Vespa Cloud provides a set of machine-learned models that you can use in your applications. These models will always be available on Vespa Cloud and never change.

You specify to use a model provided by Vespa Cloud by setting the model-id attribute where you specify a model config. For example, when configuring the Bert embedder provided by Vespa, you can write:

<component id="myEmbedderId" class="ai.vespa.embedding.BertBaseEmbedder" bundle="model-integration">
    <config name="embedding.bert-base-embedder">
        <transformerModel model-id="minilm-l6-v2"/>
        <tokenizerVocab model-id="bert-base-uncased"/>
    </config>
</component>

By putting this under the <container> element in your services.xml file, your application will have support for text embedding suitable for production.

Available models

These models are currently available on Vespa Cloud:

minilm-l6-v2
An small, fast BERT transformer model on ONNX format. It maps sentences & paragraphs to a 384 dimensional dense vector space and is suitable for tasks like clustering or semantic search. Use with distance-metric: angular in nearest neighbor search.
Licenseapache-2.0
Sourcehttps://huggingface.co/sentence-transformers/all-MiniLM-L6-v2
mpnet-base-v2
A larger BERT transformer model on ONNX format with higher accuracy and cost than minilm-l6-v2. It maps sentences & paragraphs to a 768 dimensional dense vector space and is suitable for tasks like clustering or semantic search. Use with distance-metric: angular in nearest neighbor search.
Licenseapache-2.0
Sourcehttps://huggingface.co/sentence-transformers/all-mpnet-base-v2
bert-base-uncased
A vocabulary text file on the format expected by WordPiece: A text token per line, suitable for use with BERT models.
Licenseapache-2.0
Sourcehttps://huggingface.co/sentence-transformers/all-MiniLM-L6-v2

These models can safely be used in production and will never be removed or changed.

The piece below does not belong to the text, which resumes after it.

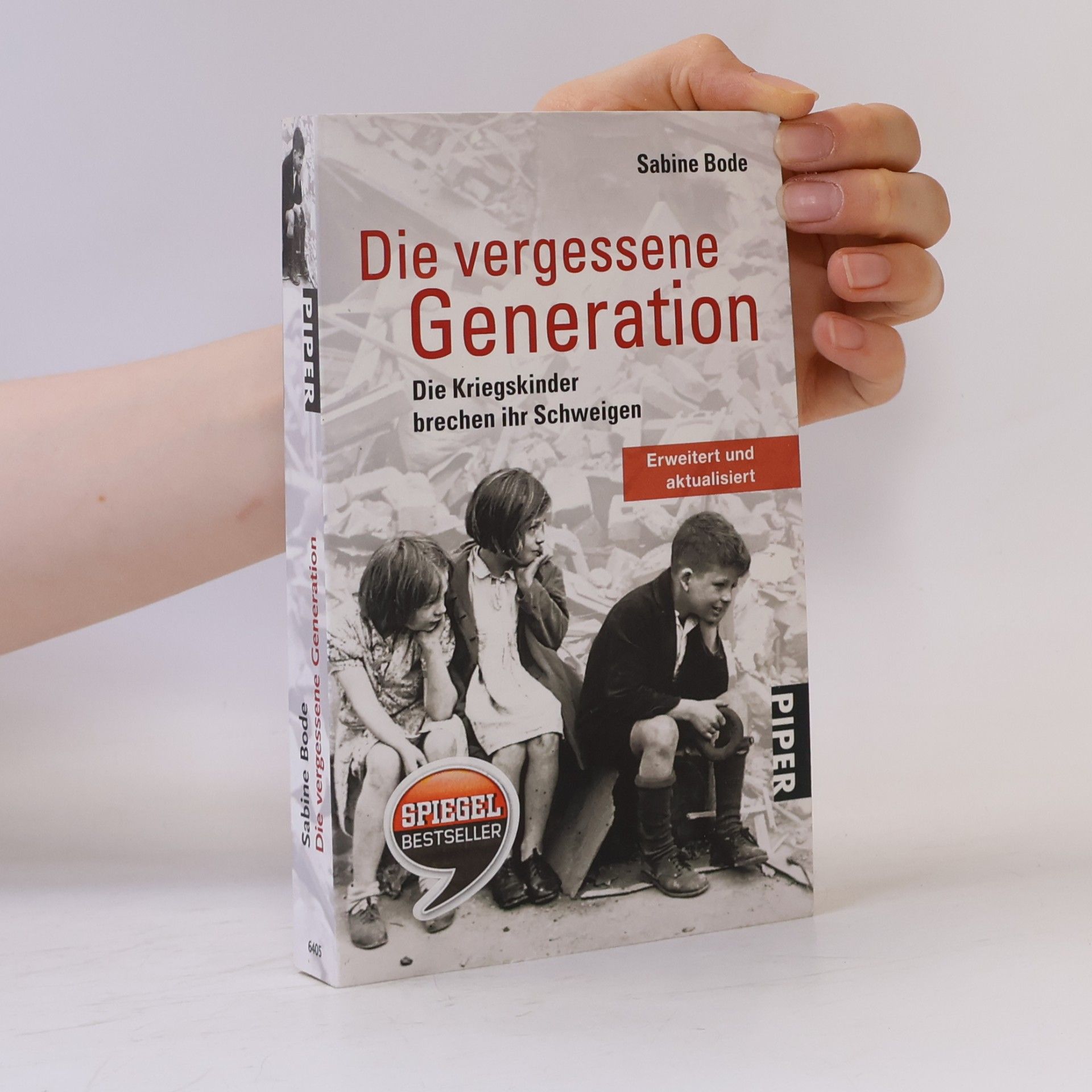 Sabine Bode Die vergessene Generation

Creating applications working both self-hosted and on Vespa Cloud

You can also specify both a model id, which will be used on cloud, and a url/path, which will be used on self-hosted deployments:

<transformerModel model-id="minilm-l6-v2" path="myAppPackageModels/myModel.onnx"/>

This can be useful for example to create an application package which uses models from Vespa Cloud for production and a scaled-down or dummy model for self-hosted development.

Using Vespa Cloud models with any config

Specifying a model-id can be done for any config field of type model, whether the config is from Vespa or defined by you.